Paulina Quintero*
Agencia Reforma

CIUDAD DE MÉXICO.-Tener un sistema inmunitario fuerte o una línea celular de protección es indispensable para mantener un óptimo estado de salud y prevenir infecciones y enfermedades.
Pese a que las personas que hacen ejercicio, en su mayoría, tienen buenos hábitos de alimentación, descanso y activación física, la carga de entrenamiento a la que están sometidos y el poco descanso que muchos de ellos tienen debilita su sistema inmunitario haciéndolos más propensos a contraer enfermedades.
El funcionamiento del sistema inmunitario se ve deprimido después de una sesión o carga de entrenamiento fuerte. Es por ello importante ofertar alimentos como pre y post entrenamiento que cumplan con el requerimiento calórico y de macro y micronutrientes para abonar al rendimiento y recuperación de todos los procesos que se ponen en juego en estas sesiones extenuantes.
El sistema inmunitario es la línea celular de defensa que nos protege contra microorganismos patógenos responsables de causar enfermedades como virus, bacterias y hongos.
Éste se constituye por una serie de barreras tanto físicas y químicas, como lo son la piel, cabello, mucosas, ph, ácidos y algunas otras sustancias químicas que produce el cuerpo a manera de protección.
La alimentación y el sistema inmune están íntimamente relacionados ya que ciertos nutrientes serán inductores de células y sustancias que participan en procesos inmunológicos.
Está bien documentado que los procesos de desnutrición e inanición debilitan la línea de defensa haciendo más propenso al cuerpo que contraiga enfermedades e infecciones.
Por lo anterior es necesario llevar una dieta que cumpla con las siguientes características:
1 Adecuada, es decir que sea individualizada para cada persona según su edad, sexo, composición corporal, actividad física e incluso si tiene alguna patología o no.
2 Completa, que cubra todos los requerimientos necesarios para cada persona de macro y micronutrientes.
3 Equilibrada, que cumpla en proporción con la cantidad adecuada de nutrientes carbohidratos de buena calidad del 50-60%, proteínas del 15-20% y grasas 20-25%.
4 Variada, que incluya diversidad de alimentos de cada uno de los grupos que tenemos.
5 Inocua, que su consumo no perjudique o traiga efectos negativos a la salud desde excesos, déficit o incluso bacterias o contaminantes en los alimentos.
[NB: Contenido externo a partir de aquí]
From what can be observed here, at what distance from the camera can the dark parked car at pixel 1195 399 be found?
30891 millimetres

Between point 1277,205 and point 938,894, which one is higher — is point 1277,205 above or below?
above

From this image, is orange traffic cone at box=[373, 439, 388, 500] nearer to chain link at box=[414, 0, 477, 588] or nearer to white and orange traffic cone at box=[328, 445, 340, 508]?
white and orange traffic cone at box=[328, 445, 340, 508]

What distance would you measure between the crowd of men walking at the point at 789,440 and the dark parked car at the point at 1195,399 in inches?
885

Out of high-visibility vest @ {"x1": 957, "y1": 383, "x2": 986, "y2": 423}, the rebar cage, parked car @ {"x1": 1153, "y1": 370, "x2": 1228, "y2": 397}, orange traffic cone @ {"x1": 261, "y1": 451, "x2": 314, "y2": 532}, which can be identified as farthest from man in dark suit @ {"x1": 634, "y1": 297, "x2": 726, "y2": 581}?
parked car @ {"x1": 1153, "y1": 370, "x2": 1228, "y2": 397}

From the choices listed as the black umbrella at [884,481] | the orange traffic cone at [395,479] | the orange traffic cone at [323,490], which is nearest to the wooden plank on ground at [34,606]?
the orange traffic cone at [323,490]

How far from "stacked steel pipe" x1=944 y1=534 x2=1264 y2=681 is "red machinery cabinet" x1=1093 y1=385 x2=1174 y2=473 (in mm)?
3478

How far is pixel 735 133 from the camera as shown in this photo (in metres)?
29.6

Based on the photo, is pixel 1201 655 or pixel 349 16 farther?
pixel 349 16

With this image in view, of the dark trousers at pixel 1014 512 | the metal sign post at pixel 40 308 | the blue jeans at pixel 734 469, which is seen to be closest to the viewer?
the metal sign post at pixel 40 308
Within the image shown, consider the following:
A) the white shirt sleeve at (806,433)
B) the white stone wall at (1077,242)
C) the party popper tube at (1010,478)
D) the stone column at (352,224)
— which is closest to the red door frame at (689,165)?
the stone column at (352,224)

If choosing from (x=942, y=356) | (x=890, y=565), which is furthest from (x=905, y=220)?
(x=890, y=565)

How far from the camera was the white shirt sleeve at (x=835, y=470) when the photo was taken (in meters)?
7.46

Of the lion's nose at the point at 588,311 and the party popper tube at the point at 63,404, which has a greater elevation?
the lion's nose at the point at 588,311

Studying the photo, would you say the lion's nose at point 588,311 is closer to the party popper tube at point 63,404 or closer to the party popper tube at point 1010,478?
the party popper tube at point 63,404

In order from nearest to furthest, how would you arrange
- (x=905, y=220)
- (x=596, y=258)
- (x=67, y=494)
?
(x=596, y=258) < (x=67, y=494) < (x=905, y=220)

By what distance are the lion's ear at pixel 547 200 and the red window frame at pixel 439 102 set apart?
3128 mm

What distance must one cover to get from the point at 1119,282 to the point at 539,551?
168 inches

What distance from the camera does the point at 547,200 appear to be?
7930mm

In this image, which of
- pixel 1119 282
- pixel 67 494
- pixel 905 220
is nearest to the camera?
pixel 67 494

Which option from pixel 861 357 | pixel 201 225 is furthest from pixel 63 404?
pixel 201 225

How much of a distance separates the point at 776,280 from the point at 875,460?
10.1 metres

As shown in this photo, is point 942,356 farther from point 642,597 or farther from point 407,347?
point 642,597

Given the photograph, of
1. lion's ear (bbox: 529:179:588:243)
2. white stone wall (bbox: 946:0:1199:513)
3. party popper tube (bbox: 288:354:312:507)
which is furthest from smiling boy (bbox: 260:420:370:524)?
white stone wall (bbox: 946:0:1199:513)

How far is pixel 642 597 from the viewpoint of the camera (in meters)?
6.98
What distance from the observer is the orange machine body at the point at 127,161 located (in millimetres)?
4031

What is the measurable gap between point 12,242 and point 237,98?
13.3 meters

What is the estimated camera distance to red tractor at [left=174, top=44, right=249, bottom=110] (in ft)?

Diversos estudios comprueban que llevar una buena alimentación va de la mano de tener un buen sistema inmunitario, es por ello que las personas que tienen hábitos de alimentación deficiente y presentan sobrepeso, obesidad o incluso desnutrición son más propensos a contraer enfermedades, ya que carecen de una línea de protección que los respalde.
Algunos de los nutrientes que contribuyen a mantener esta homeostasis corporal son los probióticos, que son microorganismos que favorecen la salud intestinal y por ende la absorción y asimilación de nutrientes. Actualmente al intestino se le conoce como el segundo cerebro del cuerpo por ello tener una buena salud intestinal va de la mano con tener un buen estado de salud en general.
La vitamina C favorece la producción de colágeno que a su vez nos ayudará a aumentar las barreras físicas que nos darán protección, y lo encontramos en muchos alimentos que tenemos a la mano: cítricos, fresas, cebolla, chile, verduras de hoja verde, mientras la vitamina E aumenta la respuesta inmunológica; la A desempeña un papel importante en la respuesta contra infecciones, además mantiene integras la superficie de las mucosas que son nuestra barrera natural contra infecciones.

* Paulina Quintero es maestra en nutrición clínica.